In such a marriage, the pecuniary impact of the husband’s death is as follows: First, the wife has lost the 70 percent of the husband’s income (0.70 x $30,000 = $21,000) which he had spent on joint, family expenditures and on her personal consumption. Second, the wife now “saves” the 30 percent of her income, here $6,000 (= 0.30 x $20,000), which she had previously been spending on her husband’s personal consumption. However, it is not correct to say that she is “better off” by that $6,000. In the “idealised” marriage, her “gift” of $6,000 to her husband was voluntarily made because that use of her money gave her greater pleasure than any other use available to her. Thus, when the death of her husband “freed” her to spend the $6,000 on herself, she was not made better off. The “freeing” of the $6,000 forces her to purchase something – goods and services for herself – which she values less than the items she was purchasing before – goods and services for her husband.

(Stated task a):
In the records, output the stretch from the line containing "According to what" through the line containing "701 centimetres" as a numbered list, leaving out blank lines.

(Records to process):
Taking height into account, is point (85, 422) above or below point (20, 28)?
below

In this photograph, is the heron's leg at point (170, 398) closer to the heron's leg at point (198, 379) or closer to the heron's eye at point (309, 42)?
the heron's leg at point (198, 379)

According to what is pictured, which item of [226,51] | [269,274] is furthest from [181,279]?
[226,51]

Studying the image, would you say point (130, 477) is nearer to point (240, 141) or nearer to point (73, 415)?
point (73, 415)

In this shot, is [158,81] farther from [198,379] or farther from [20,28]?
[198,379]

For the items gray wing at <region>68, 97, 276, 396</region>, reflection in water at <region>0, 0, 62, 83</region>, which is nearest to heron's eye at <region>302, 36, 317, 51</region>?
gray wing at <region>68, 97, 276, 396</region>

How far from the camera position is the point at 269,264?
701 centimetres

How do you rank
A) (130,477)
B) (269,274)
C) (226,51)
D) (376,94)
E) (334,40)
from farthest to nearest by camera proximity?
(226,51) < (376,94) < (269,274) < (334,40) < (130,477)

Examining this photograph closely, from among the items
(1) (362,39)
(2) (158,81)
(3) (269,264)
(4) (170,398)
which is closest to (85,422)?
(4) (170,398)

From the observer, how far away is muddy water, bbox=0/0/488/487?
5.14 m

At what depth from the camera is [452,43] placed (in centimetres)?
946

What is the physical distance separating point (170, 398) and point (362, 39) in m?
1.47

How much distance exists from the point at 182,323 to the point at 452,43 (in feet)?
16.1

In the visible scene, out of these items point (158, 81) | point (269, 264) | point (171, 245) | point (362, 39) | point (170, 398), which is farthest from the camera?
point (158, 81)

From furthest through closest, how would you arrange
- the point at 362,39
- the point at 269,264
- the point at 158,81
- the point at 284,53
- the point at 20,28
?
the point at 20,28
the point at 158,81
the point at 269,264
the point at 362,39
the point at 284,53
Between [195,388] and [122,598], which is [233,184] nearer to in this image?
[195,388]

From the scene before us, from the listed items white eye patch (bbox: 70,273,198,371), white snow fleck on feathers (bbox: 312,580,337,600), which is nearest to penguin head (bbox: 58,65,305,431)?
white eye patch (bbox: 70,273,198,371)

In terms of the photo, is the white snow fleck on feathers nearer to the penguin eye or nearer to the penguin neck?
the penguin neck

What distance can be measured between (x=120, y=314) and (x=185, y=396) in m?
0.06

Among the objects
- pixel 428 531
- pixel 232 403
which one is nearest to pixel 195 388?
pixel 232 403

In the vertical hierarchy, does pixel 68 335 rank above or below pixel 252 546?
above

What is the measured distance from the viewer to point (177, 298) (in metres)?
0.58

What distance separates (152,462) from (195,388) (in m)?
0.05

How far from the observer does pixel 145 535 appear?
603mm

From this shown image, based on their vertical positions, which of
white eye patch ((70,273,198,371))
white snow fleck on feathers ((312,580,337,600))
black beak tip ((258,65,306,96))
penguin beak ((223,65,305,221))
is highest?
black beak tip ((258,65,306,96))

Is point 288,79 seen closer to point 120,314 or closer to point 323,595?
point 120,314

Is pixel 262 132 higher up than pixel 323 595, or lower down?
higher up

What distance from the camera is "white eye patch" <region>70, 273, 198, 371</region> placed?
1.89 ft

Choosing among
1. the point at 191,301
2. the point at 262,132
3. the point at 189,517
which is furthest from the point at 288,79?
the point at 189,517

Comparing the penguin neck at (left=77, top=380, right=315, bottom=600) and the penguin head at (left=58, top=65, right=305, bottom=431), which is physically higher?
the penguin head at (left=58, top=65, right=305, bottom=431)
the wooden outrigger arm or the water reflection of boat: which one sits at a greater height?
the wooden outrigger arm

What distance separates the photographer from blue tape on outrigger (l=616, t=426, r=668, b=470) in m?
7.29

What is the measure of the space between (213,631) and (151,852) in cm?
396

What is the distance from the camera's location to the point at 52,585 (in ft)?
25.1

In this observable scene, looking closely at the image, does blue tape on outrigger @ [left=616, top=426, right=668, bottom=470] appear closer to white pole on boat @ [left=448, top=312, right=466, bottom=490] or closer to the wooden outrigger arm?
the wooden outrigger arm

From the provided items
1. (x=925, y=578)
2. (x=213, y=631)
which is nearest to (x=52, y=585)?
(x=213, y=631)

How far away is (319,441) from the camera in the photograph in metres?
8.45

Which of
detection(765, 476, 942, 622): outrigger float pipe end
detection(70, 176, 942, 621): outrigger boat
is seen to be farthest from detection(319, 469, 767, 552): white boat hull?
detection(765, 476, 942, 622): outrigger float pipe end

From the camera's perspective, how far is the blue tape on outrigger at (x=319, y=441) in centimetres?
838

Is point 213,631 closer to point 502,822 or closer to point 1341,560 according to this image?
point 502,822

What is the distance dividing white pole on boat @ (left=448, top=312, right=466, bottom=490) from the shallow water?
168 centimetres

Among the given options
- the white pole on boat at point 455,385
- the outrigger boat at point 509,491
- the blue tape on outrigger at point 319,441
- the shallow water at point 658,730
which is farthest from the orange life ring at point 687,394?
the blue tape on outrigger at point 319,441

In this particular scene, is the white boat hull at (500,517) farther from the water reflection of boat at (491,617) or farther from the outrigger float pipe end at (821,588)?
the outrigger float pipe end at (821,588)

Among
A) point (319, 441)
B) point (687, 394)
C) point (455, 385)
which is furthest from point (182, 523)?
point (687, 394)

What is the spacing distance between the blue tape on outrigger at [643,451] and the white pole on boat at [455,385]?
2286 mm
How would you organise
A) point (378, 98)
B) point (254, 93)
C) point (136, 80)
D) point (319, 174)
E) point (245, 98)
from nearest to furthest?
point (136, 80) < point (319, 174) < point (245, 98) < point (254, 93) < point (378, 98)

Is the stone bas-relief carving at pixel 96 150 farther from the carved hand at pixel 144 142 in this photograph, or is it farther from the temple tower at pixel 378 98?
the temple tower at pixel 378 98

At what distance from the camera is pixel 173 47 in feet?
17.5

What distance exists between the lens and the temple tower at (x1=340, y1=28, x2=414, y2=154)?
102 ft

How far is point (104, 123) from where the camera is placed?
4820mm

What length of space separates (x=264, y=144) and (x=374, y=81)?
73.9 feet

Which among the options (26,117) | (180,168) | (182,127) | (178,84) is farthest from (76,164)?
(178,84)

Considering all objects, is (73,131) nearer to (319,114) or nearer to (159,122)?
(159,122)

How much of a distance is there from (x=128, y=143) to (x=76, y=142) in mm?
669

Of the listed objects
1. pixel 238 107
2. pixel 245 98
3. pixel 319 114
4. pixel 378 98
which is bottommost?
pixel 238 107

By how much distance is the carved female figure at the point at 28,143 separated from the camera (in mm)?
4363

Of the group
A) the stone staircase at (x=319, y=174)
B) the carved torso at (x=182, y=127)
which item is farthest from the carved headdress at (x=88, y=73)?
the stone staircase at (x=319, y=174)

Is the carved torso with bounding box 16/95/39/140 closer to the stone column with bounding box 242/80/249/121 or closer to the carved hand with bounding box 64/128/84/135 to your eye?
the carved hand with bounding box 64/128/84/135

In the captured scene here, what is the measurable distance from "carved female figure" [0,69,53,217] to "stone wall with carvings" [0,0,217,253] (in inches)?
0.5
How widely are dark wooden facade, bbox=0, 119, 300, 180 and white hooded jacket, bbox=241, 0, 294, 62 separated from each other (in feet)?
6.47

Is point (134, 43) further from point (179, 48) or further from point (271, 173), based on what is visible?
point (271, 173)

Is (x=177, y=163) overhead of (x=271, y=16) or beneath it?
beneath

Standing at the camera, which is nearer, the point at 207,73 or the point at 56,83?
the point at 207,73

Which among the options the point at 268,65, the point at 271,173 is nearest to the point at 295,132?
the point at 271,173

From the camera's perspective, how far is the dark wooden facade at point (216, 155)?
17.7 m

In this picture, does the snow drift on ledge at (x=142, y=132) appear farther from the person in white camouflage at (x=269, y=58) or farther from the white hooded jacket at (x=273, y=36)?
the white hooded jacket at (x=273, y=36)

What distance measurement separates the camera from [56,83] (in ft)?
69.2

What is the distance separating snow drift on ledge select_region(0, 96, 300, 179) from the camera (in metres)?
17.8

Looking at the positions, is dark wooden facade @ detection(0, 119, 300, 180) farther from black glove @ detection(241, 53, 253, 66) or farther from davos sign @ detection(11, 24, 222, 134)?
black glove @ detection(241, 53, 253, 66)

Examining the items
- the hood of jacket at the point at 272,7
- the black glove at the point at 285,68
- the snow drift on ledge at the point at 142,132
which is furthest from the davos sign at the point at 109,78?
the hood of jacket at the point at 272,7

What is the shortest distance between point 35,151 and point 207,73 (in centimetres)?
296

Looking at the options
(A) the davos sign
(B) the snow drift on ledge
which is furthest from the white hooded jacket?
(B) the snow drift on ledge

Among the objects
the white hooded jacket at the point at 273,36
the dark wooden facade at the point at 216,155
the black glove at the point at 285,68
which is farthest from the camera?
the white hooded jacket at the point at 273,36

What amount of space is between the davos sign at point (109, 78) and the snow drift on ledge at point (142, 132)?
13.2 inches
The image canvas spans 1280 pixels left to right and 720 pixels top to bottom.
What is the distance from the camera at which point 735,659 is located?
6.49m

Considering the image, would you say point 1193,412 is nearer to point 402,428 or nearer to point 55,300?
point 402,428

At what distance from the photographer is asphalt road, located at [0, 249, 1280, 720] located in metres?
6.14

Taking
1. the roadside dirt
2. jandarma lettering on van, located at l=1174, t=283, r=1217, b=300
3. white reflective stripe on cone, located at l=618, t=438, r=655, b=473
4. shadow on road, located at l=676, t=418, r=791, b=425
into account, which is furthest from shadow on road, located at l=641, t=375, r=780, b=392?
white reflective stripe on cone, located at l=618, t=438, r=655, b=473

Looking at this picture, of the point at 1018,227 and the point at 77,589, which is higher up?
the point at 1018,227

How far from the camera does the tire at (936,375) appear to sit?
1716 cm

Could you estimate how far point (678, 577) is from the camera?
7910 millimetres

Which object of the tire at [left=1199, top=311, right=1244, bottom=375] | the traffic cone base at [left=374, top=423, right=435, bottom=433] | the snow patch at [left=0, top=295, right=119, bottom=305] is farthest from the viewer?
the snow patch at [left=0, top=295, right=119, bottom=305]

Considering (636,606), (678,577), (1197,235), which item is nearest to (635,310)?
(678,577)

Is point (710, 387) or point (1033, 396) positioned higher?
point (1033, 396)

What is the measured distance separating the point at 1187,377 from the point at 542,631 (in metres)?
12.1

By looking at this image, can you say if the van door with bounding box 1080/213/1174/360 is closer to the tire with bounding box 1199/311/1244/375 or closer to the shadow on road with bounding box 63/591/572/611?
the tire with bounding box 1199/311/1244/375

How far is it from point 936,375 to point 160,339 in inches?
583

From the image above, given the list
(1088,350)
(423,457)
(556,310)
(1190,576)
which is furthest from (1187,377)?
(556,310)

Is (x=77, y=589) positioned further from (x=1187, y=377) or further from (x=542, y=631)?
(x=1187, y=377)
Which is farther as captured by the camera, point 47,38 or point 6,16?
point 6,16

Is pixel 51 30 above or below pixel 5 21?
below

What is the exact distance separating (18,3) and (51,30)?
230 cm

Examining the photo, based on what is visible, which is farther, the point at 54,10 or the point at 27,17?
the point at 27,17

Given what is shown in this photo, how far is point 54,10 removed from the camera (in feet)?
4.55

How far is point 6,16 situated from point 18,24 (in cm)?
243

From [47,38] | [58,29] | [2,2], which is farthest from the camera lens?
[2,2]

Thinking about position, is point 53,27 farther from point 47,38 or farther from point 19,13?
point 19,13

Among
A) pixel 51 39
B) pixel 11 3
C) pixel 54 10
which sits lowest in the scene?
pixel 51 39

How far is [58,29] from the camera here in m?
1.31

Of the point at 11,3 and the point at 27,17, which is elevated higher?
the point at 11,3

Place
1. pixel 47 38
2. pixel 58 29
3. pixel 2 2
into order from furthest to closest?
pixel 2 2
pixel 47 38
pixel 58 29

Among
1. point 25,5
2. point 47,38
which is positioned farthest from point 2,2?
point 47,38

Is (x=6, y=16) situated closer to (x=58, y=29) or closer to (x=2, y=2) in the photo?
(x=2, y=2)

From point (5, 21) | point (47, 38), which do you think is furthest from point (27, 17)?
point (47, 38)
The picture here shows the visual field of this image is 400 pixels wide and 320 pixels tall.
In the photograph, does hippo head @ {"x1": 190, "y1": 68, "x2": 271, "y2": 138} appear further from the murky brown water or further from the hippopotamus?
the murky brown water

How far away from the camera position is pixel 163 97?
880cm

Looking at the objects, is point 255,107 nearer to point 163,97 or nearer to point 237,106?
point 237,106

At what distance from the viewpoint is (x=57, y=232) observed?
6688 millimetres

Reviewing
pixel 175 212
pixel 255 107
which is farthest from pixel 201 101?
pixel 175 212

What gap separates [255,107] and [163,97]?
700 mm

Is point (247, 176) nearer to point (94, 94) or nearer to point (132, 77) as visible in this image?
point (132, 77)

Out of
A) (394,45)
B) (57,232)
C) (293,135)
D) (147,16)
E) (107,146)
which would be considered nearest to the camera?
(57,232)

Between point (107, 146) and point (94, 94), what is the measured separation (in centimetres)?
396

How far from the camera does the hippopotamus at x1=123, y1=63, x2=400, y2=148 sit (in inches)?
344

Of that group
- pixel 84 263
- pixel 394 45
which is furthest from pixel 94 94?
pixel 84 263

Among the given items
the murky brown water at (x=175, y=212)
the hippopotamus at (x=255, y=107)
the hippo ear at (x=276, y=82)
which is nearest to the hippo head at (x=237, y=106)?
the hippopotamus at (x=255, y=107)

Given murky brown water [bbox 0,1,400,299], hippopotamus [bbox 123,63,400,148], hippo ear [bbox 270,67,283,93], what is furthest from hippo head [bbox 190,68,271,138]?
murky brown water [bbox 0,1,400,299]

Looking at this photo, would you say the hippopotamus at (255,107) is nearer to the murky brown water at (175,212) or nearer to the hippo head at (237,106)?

(Stated task b):
In the passage on the pecuniary impact of a husband's death, what percentage of his income had the husband spent on joint family expenditures and on his wife's personal consumption?

(Written answer a):
1. According to what is pictured, which item of [226,51] | [269,274] is furthest from [181,279]?
2. [226,51]
3. Studying the image, would you say point (130, 477) is nearer to point (240, 141) or nearer to point (73, 415)?
4. point (73, 415)
5. In this shot, is [158,81] farther from [198,379] or farther from [20,28]?
6. [198,379]
7. For the items gray wing at <region>68, 97, 276, 396</region>, reflection in water at <region>0, 0, 62, 83</region>, which is nearest to heron's eye at <region>302, 36, 317, 51</region>?
8. gray wing at <region>68, 97, 276, 396</region>
9. How far from the camera position is the point at 269,264?
10. 701 centimetres

(Written answer b):
70 percent